This is also super relevant for everyone who had ditched Claude Code due to limits:

> For Claude and Claude Code users with access to Opus 4.5, we’ve removed Opus-specific caps. For Max and Team Premium users, we’ve increased overall usage limits, meaning you’ll have roughly the same number of Opus tokens as you previously had with Sonnet. We’re updating usage limits to make sure you’re able to use Opus 4.5 for daily work.

Scene_Cast2

Still way pricier (>2x) than Gemini 3 and Grok 4. I've noticed that the latter two also perform better than Opus 4, so I've stopped using Opus.

wolttam

It's 1/3 the old price ($15/$75)

brookst

Not sure if that’s a joke about LLM math performance, but pedantry requires me to point out 15 / 75 = 1/5

l1n

15$/Megatoken in, 75$/Megatoken out

null

[deleted]

conradkay

they mean it used to be $15/m input and $75/m output tokens

llamasushi

Just updated, thanks

827a

I've played around with Gemini 3 Pro in Cursor, and honestly: I find it to be significantly worse than Sonnet 4.5. I've also had some problems that only Claude Code has been able to really solve; Sonnet 4.5 in there consistently performs better than Sonnet 4.5 anywhere else.

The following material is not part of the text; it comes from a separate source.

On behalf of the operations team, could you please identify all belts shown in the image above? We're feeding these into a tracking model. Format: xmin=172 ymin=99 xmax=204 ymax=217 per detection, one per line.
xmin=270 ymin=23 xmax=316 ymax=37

I think Anthropic is making the right decisions with their models. Given that software engineering is probably one of the very few domains of AI usage that is driving real, serious revenue: I have far better feelings about Anthropic going into 2026 than any other foundation model. Excited to put Opus 4.5 through its paces.

mritchie712

> only Claude Code has been able to really solve; Sonnet 4.5 in there consistently performs better than Sonnet 4.5 anywhere else.

I think part of it is this[0] and I expect it will become more of a problem.

Claude models have built-in tools (e.g. `str_replace_editor`) which they've been trained to use. These tools don't exist in Cursor, but claude really wants to use them.

0 - https://x.com/thisritchie/status/1944038132665454841?s=20

HugoDias

TIL! I'll finally give Claude Code a try. I've been using Cursor since it launched and never tried anything else. The terminal UI didn't appeal to me, but knowing it has better performance, I'll check it out.

Cursor has been a terrible experience lately, regardless of the model. Sometimes for the same task, I need to try with Sonnet 4.5, ChatGPT 5.1 Codex, Gemini Pro 3... and most times, none managed to do the work, and I end up doing it myself.

At least I’m coding more again, lol

vunderba

My workflow was usually to use Gemini 2.5 Pro (now 3.0) for high-level architecture and design. Then I would take the finished "spec" and have Sonnet 4.5 perform the actual implementation.

nevir

Same here. Gemini really excels at all the "softer" parts of the development process (which, TBH, feels like most of the work). And Claude kicks ass at the actual code authoring.

It's a really nice workflow.

SkyPuncher

This is how I do it. Though, I've been using Composer as my main driver more an more.

* Composer - Line-by-Line changes * Sonnet 4.5 - Task planning and small-to-medium feature architecture. Pass it off to Composer for code * Gemini Pro - Large and XL architecture work. Pass it off to Sonnet to breakdown into tasks.

config_yml

I use plan mode in claude code, then use gpt-5 in codex to review the plan and identify gaps and feed it back to claude. Results are amazing.

jeswin

Same here. But with GPT 5.1 instead of Gemini.

vessenes

I like this plan, too - gemini's recent series have long seemed to have the best large context awareness vs competing frontier models - anecdotally, although much slower, I think gpt-5's architecture plans are slightly better.

UltraSane

I've done this and it seems to work well. I ask Gemini to generate a prompt for Claude Code to accomplish X

emodendroket

Yeah I think Sonnet is still the best in my experience but the limits are so stingy I find it hard to recommend for personal use.

lvl155

I really don’t understand the hype around Gemini. Opus/Sonnet/GPT are much better for agentic workflows. Seems people get hyped for the first few days. It also has a lot to do with Claude code and Codex.

egeozcan

I'm completely the opposite. I find Gemini (even 2.5 Pro) much, much better than anything else. But I hate agentic flows, I upload the full context to it in aistudio and then it shines - anything agentic cannot even come close.

jdgoesmarching

Personally my hype is for the price, especially for Flash. Before Sonnet 4.5 was competitive with Gemini 2.5 Pro, the latter was a much better value than Opus 4.1.

chinathrow

I gave Sonnet 4.5 a base64 encoded PHP serialize() json of an object dump and told him to extraxt the URL within.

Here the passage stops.